The mean and range of summative scores on the 13-item scale are presented in Table 3. Increasing scores on the 13-item scale were significantly correlated with willingness to deliver in the facility again in India (P<0.001) and Kenya (P<0.001), and with satisfaction in Kenya (P<0.001) (Table 4). Finally, correlations between the scores from the original scale and the 13-item scale were high in each setting: 0.93 (0.72–0.99) in Ghana, 0.88 (0.59–0.99) in India, and 0.81 (0.46–0.99) across the combined Kenya sample. In Kenya, score correlations were higher among the urban sample (0.85 [0.53–0.99]) than the rural sample (0.78 [0.42–0.99]). The disposition of each variable is summarized in Table 5, indicating which items from the full scale comprise the shortened, multi-setting scale.

Table 4. Regression of 13-item core PCMC scale scores on global measures of satisfaction with maternity services.a
OR 95% CI P valueb
Kenya
Level of satisfaction
13-item PCMC scale score 1.093 1.070–1.118 <0.001
Will deliver in same place again
13-item PCMC scale score 1.059 1.032–1.086 <0.001
India
Will deliver in same facility in the future
13-item PCMC scale score 1.191 1.118–1.269 <0.001
  • Abbreviations: CI, confidence interval; OR, odds ratio; PCMC, person-centered maternity care.
  • a In Kenya, ordered logistic regression was used to determine if PCMC scores can predict patient-reported levels of satisfaction and willingness to deliver in the same place again. In India, logistic regression was used to determine if PCMC scores can predict willingness to deliver in the same facility. In Ghana, all women indicated high levels of satisfaction, so the analysis was not conducted. An increase in PCMC scores (as measured by the 13-item reduced scale) was associated with an increase in the odds of reporting higher general satisfaction in Kenya, and with willingness to deliver in the same place again in both Kenya and in India.
  • b P<0.05 was considered statistically significant.
Table 5. Items from the 30-item PCMC scale by the initial domains, showing those retained in the short multi-setting scale
Proposed domain Scale item9, 15a Disposition Included in short scale?

_Data under study_
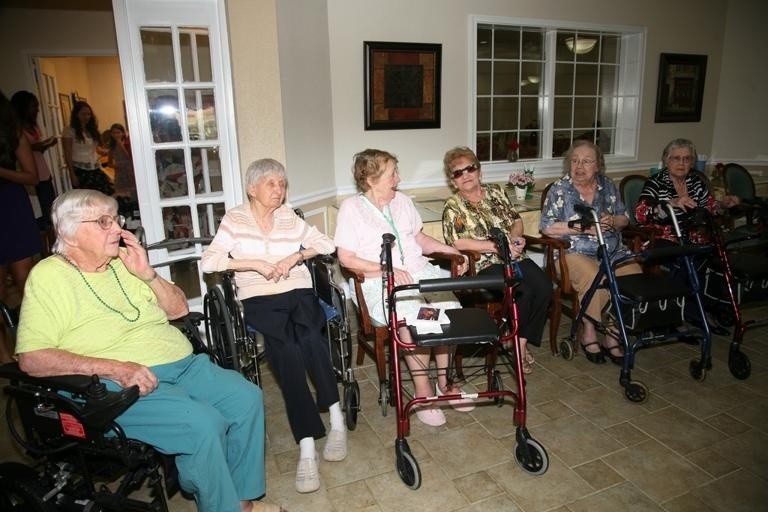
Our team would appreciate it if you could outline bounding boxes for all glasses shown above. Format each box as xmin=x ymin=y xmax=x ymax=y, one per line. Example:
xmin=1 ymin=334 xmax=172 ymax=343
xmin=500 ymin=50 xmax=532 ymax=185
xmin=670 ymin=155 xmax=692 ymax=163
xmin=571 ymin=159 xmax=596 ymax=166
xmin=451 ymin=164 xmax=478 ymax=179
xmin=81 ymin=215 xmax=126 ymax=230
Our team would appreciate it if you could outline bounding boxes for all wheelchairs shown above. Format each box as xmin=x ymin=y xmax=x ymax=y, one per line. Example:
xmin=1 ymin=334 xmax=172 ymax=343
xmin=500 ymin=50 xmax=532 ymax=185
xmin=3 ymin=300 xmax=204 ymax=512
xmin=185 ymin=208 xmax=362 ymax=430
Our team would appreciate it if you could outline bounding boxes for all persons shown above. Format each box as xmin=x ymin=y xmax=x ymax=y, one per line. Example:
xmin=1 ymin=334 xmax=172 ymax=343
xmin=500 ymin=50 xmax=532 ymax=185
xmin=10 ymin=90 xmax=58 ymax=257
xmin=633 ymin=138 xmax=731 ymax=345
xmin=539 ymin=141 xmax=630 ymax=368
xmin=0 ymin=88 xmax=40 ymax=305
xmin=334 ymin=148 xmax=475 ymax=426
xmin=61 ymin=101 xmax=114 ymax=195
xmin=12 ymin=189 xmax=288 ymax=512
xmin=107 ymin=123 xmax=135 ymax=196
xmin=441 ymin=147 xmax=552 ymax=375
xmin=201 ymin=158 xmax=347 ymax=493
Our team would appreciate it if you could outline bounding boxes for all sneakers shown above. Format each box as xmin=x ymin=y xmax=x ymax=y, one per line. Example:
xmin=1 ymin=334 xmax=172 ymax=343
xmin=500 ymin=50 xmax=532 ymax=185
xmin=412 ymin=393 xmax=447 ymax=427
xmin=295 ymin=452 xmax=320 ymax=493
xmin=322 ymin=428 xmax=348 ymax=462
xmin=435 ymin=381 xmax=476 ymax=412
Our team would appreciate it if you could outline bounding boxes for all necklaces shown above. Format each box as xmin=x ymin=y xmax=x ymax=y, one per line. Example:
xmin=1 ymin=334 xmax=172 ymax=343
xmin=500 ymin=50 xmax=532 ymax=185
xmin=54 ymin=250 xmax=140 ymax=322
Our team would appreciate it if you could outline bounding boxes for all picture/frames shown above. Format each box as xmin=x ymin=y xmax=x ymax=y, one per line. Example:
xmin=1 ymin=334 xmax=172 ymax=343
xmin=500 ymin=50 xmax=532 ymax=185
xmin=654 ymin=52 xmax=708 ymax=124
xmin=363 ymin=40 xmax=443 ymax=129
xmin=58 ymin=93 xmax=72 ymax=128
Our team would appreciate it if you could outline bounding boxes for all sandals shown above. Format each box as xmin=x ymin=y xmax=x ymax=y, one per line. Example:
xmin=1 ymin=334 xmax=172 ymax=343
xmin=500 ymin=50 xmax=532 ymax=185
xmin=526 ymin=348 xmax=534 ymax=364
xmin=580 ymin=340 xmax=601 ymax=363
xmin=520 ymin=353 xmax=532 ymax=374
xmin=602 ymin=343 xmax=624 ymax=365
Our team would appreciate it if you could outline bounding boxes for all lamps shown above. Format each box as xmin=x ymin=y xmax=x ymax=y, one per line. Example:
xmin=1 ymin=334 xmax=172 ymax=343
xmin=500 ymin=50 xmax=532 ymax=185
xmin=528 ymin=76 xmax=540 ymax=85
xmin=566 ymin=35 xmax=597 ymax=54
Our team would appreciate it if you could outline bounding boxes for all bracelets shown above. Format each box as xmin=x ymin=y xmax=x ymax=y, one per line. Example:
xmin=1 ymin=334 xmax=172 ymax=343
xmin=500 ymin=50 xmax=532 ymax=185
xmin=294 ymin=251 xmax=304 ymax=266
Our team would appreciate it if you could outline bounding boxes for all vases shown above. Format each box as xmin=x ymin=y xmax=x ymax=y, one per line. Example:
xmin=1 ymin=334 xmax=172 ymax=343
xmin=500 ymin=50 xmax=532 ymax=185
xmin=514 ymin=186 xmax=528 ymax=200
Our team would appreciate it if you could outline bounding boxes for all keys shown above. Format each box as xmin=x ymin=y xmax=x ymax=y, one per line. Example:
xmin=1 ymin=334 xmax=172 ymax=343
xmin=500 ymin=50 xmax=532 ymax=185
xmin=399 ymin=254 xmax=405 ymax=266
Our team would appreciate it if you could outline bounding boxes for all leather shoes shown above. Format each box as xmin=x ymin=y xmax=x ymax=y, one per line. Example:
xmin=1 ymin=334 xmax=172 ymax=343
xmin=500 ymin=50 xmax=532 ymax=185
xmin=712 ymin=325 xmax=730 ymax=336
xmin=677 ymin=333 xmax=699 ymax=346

_Questions on the material_
A – Answer these from the maternity care scale excerpt:
(i) What was the correlation between scores from the original scale and the 13-item scale in Ghana?
(ii) Why was the regression analysis not carried out in Ghana?
(iii) What odds ratio is given for the 13-item PCMC scale score and willingness to deliver in the same facility in India?
B – From the maternity care scale excerpt, print the passage that starts at the words "The mean and" and ends after "shortened, multi-setting scale.".

_Answers_
A –
(i) 0.93 (0.72–0.99)
(ii) All women in Ghana indicated high levels of satisfaction.
(iii) 1.191

B –
The mean and range of summative scores on the 13-item scale are presented in Table 3. Increasing scores on the 13-item scale were significantly correlated with willingness to deliver in the facility again in India (P<0.001) and Kenya (P<0.001), and with satisfaction in Kenya (P<0.001) (Table 4). Finally, correlations between the scores from the original scale and the 13-item scale were high in each setting: 0.93 (0.72–0.99) in Ghana, 0.88 (0.59–0.99) in India, and 0.81 (0.46–0.99) across the combined Kenya sample. In Kenya, score correlations were higher among the urban sample (0.85 [0.53–0.99]) than the rural sample (0.78 [0.42–0.99]). The disposition of each variable is summarized in Table 5, indicating which items from the full scale comprise the shortened, multi-setting scale.